Sin darse cuenta, Agapito había entrado en un nuevo sistema solar, con varios planetas gigantes gaseosos y otros rocosos de menor tamaño. Alarmado, se dio cuenta de que el momento de la colisión estaba próximo. Pronto su trayectoria le pondría en la misma posición que el tercer planeta contando desde el sol.

Resignado, Agapito comenzó a calcular sus opciones de sobrevivir a un contacto semejante.

Sin otra cosa más que hacer, Agapito se convirtió en una bola de fuego al entrar en contacto con la atmósfera del planeta.


El perro sintió bajo sus patas el impacto de aquello contra el suelo. Intrigado, recorrió el espacio que le separaba del agujero en la tierra que acababa de formarse. Una vez lo tuvo a la vista se acercó con precaución.

Frente a él vio un no muy profundo hoyo con lo que parecía un huevo sucio en su centro. ¿Qué podía significar aquello? ¿Cómo podía caer un huevo del cielo? ¿De quién sería?

Con precaución, el perro decidió acercarse al huevo mientras seguía planteándose su existencia. Sin llegar a tocarlo analizó su color y tamaño. No era ningún experto en huevos, desde luego, pero aquello le parecía sin duda un huevo de ganso. ¿Qué haría un huevo de ganso cayendo del cielo? ¿Tal vez una bandada de gansos pasaba por ahí y se les cayó el huevo?

Había algo en aquella teoría que no terminaba de convencer al perro. Pero como era tan experto en gansos como lo era en huevos, decidió dejarla apartada por el momento. Después de todo, los gansos y demás especies voladoras migratorias eran para echarles de comer aparte. ¡Qué gentes más extrañas eran!
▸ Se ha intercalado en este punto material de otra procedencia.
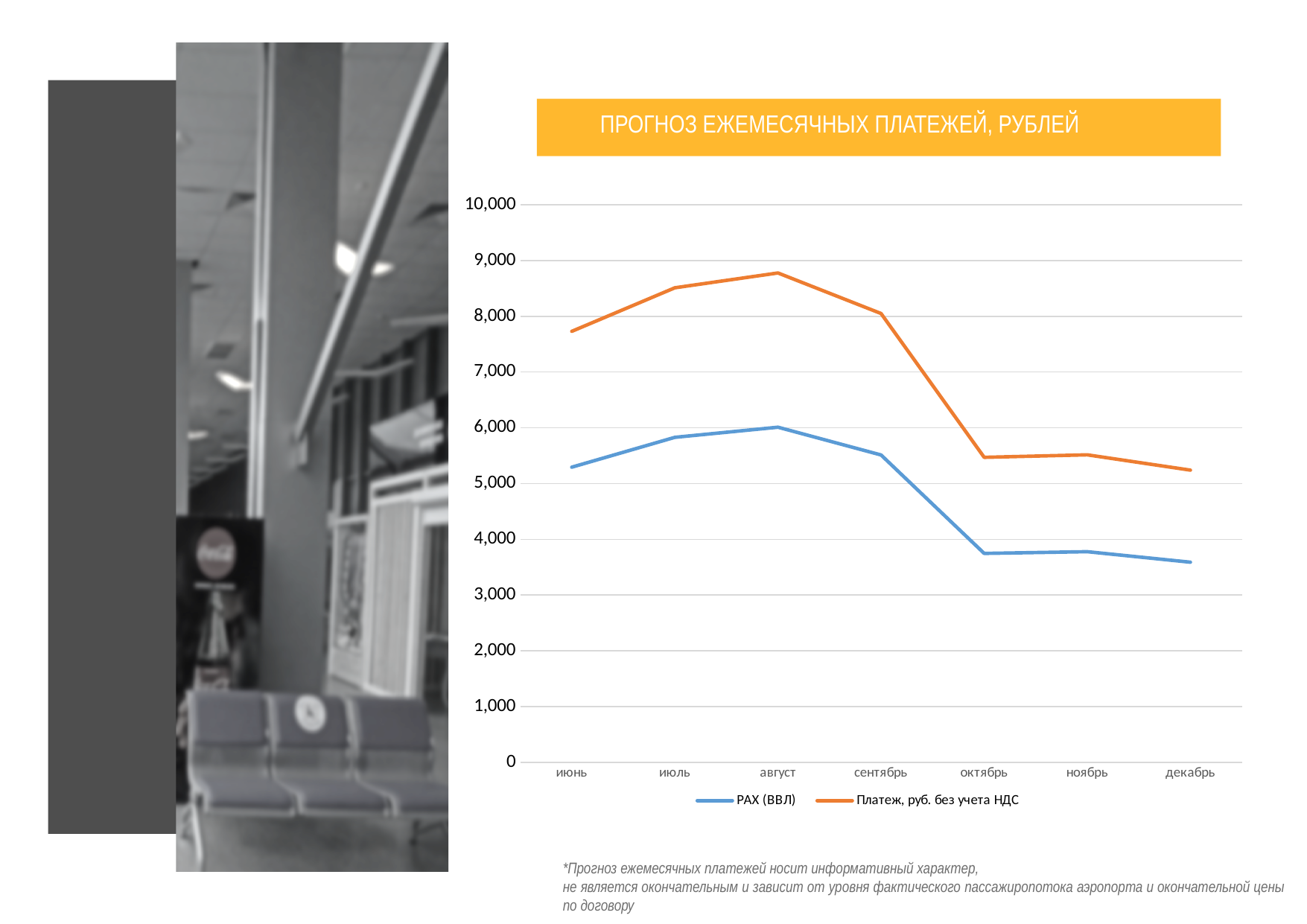
Is the value of Платеж, руб. без учета НДС for август greater or less than 9,000? less Is the value of PAX (ВВЛ) for декабрь greater or less than 4,000? less In сентябрь, which series has the larger value, PAX (ВВЛ) or Платеж, руб. без учета НДС? Платеж, руб. без учета НДС What kind of chart is shown on the slide? line chart In which month does the series PAX (ВВЛ) reach its highest value? август How many months are shown on the x axis? 7 In which month does the series Платеж, руб. без учета НДС reach its highest value? август What is the title of the chart? ПРОГНОЗ ЕЖЕМЕСЯЧНЫХ ПЛАТЕЖЕЙ, РУБЛЕЙ Is the value of Платеж, руб. без учета НДС for июнь greater or less than 7,000? greater How many series does the legend list? 2 Which series is drawn in orange? Платеж, руб. без учета НДС Do the values of PAX (ВВЛ) rise or fall from август to октябрь? fall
El perro se aproximó un poco más y, aún sin tocarlo, notó cómo el huevo exudaba calor. Tanto, que hasta podía ver el vapor que se formaba en contraste con el frescor de aquella mañana.

«Decididamente —se dijo el perro—, una gansa fuera de sus cabales se ha liado a volar y ha tenido un huevo. Tanto calor llevaba dentro que en la oscuridad me parecía rodeado de fuego. Y tan loca estaba la gansa, como todos los de su clase, que ni siquiera se ha dado cuenta de que perdía un huevo, por lo que ahora estará más allá del horizonte. ¡Pobre huevo, abandonado a su suerte por la locura de viajar!».
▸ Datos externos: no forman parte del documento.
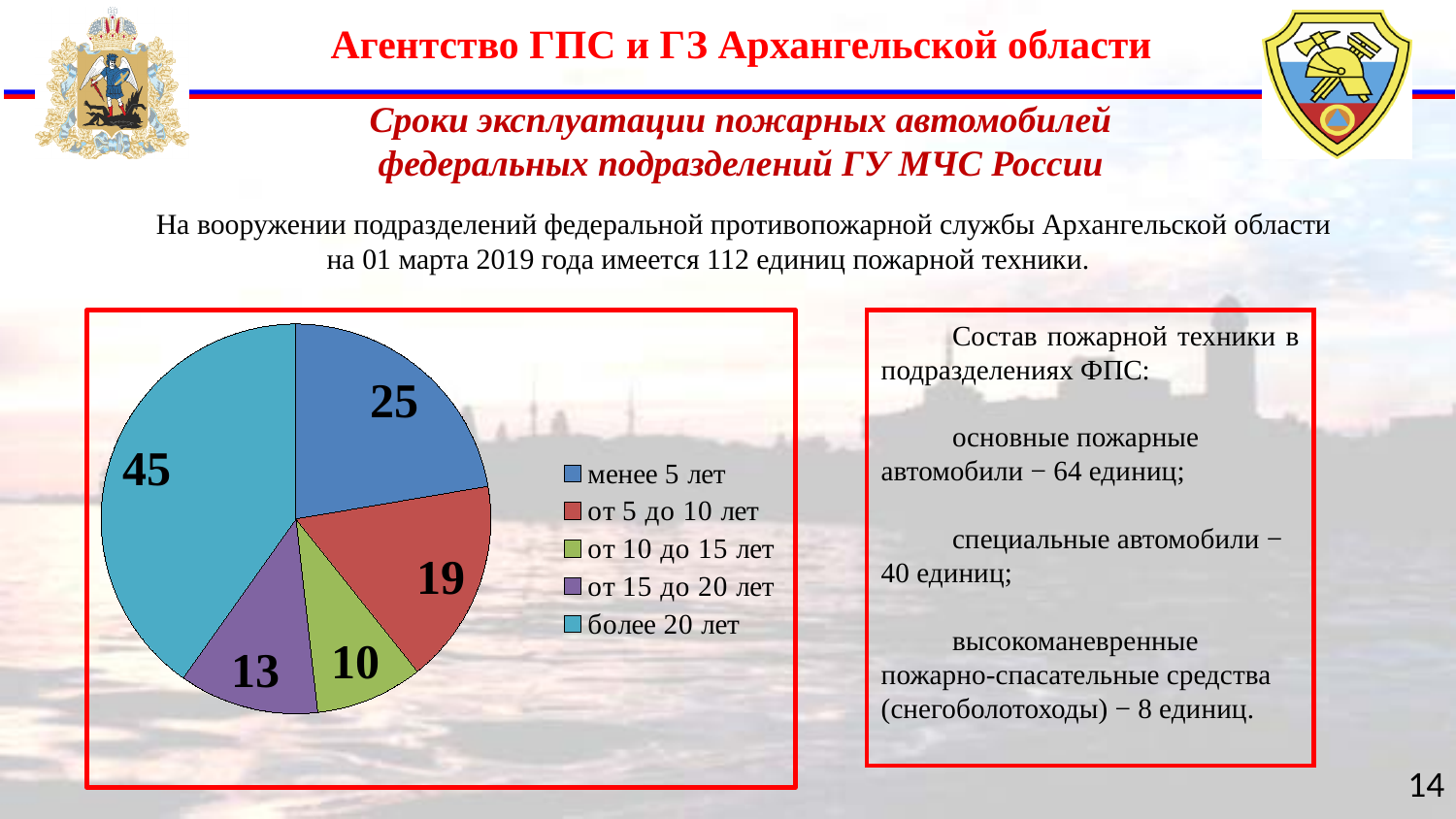
Which category has the largest slice of the pie? более 20 лет What is the value for the slice 'более 20 лет'? 45 What colour is the slice for 'более 20 лет'? light blue (cyan) How many categories does the pie chart have? 5 What is the value for the slice 'от 10 до 15 лет'? 10 Which category has the smallest slice of the pie? от 10 до 15 лет Which is larger: the value for 'от 5 до 10 лет' or the value for 'от 15 до 20 лет'? от 5 до 10 лет What is the value for the slice 'от 5 до 10 лет'? 19 What is the value for the slice 'от 15 до 20 лет'? 13 What type of chart is shown on the slide? pie chart What is the difference between the values for 'более 20 лет' and 'менее 5 лет'? 20 What is the value for the slice 'менее 5 лет'? 25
Tentativamente, el perro tocó al fin el dichoso huevo. Aún seguía caliente, y una cosa que sí sabía el perro es que no debía dejar que se enfriara. Recordando que cerca había una granja decidió dirigirse hacia allí.

Se escondió en un rincón hasta que estuvo seguro de que los dos piernas no les molestarían y entró en el corral de la granja. Le costó un poco convencer a las patas de que no había robado el huevo para comérselo (es difícil explicarte cuando te asedian con fuertes picos). Una vez les pidió ayuda ellas respondieron que no podían hacerse cargo del huevo, aunque les gustaría, porque los dos piernas siempre revisaban si habían puesto algún huevo para quitárselo.

El perro se volvió hacia el ganso, sabiendo que a él no le revisarían al ser un macho. Tan solitario se sentía a veces el ganso que no necesitó mucha persuasión para convencerle.

Y así fue cómo Agapito encontró un hogar donde descansar después de su última colisión.